Want to see some illustrations of the reasons why the mainline churches are in trouble? Look no farther than the story in the Roanoke Times today about a visit by Episcopal Presiding Bishop Katherine Jefforts-Schori to southwestern Virginia:
Calling for economic evangelism and political advocacy, the Most Rev. Katherine Jefferts Schori, elected leader of the nation’s 2.7 million Episcopal Church members, roused an audience of her denomination’s regional leaders in Roanoke on Saturday.
Reason #1: the confusion of evangelism with social activism and political advocacy. It shouldn’t be hard to tell the difference, but for some they are all the same thing. Writing a letter to a congresscritter stating your opinion that food stamp allowances should be raised is the same as witnessing to the tranforming impact of the lif, death and resurrection of Jesus Christ.
And Jefferts Schori urges a roll-up-your-sleeves brand of Christianity that’s big on persuading church members to volunteer in community service, dig deeper into their pockets to furnish food for the world’s impoverished and nudge politicians to provide more help for the hungry.
Her activist message resonated with Southwest Virginia pastors such as Vince Carroll, rector of Trinity Episcopal Church in Richlands. “She reminds me of something the Apostle Paul said, ‘The poor will always be with you.’ But you damn well better do something to help them out.”
Reason #2: ignorance of Scripture even among the clergy. It was, of course, Jesus who said “the poor you will always have with you” (Matthew 26:11, Mark 14:7, John 12:8). This isn’t just a matter of not being able to remember addresses, either. The expression comes in the context of a woman (John says it was Mary of Bethany) anointing Jesus with expensive perfume, which others objected to because the perfume could have been sold and the proceeds given to the poor.

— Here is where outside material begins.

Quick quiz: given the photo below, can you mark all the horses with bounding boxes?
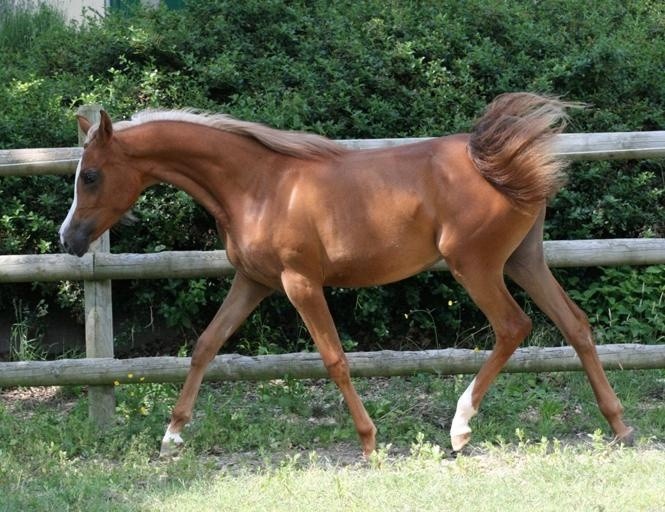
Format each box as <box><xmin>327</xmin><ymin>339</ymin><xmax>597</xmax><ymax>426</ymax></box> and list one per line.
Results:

But Jesus rebuked them, both for ignoring the “beautiful thing” she had done to Him and for missing the prophetic significance of the act, which was to anoint Him ahead of time for burial. In fact, while there’s no doubt that Jesus highly valued ministry to the poor, the message f this particular passage is exactly the opposite of the one that Rev. Carroll assigns to it. Then again, if you’re going to decide what the teaching and mission of the church is based on the New York Times editorial page, I don’t suppose it really matter.
There’s nothing esoteric about her take on theology. “It’s refreshing to hear her put it in very straightforward terms,” said Deborah Hunley, rector of Christ Episcopal Church in Roanoke’s Old Southwest neighborhood. “What we are as a church is defined by the good we actually do for others.”

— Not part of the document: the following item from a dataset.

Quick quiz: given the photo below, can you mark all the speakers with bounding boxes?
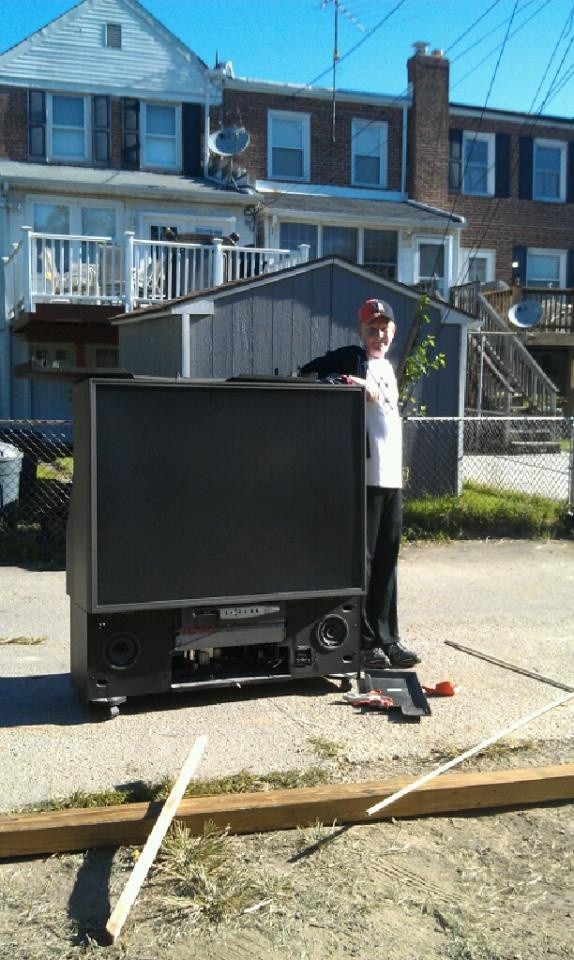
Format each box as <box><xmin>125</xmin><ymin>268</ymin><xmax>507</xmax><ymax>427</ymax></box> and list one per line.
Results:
<box><xmin>64</xmin><ymin>376</ymin><xmax>372</xmax><ymax>705</ymax></box>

Reason #3: failure to grasp the proper mission of the church. The church is not defined by “the good we actually do for others” (that would be the Lions Club or the local food pantry). The church is defined by its faithful relationship with the Lord who constitutes it as His body. As such, our mission is not to “do good,” our mission is to carry our the work that God has assigned us, much of which (for instance, witnessing to the truth of the gospel, making disciples, teaching them Jesus’ commandments, baptizing them–you know, Great Commission stuff) the world doesn’t consider good, and in fact positively repudiates.
In her address, [Schori] barely mentioned the traditional church mission of saving souls. Instead, she zeroed in on the need for “social justice ministry,” specifically to rally to such causes as improving health care, education and job opportunities. Further, she encouraged church leadership to press politicians into helping Third World nations develop economically — plugging debt reduction and fair trade.
Reason #4: mistaking the church for a political party. What Schori wants these people to be is Democratic Party activists, not Episcopalians. In her vision of what the church and its mission are, Schori has traded in the glorious vision of the Kingdom of God for the earthly (and in truth, miserly) vision of a government program. If that’s all the church is, I’d just as soon go to work for the U.S. Department of Health and Human Services or Labor or Education. The government’s pension program is better than the church’s.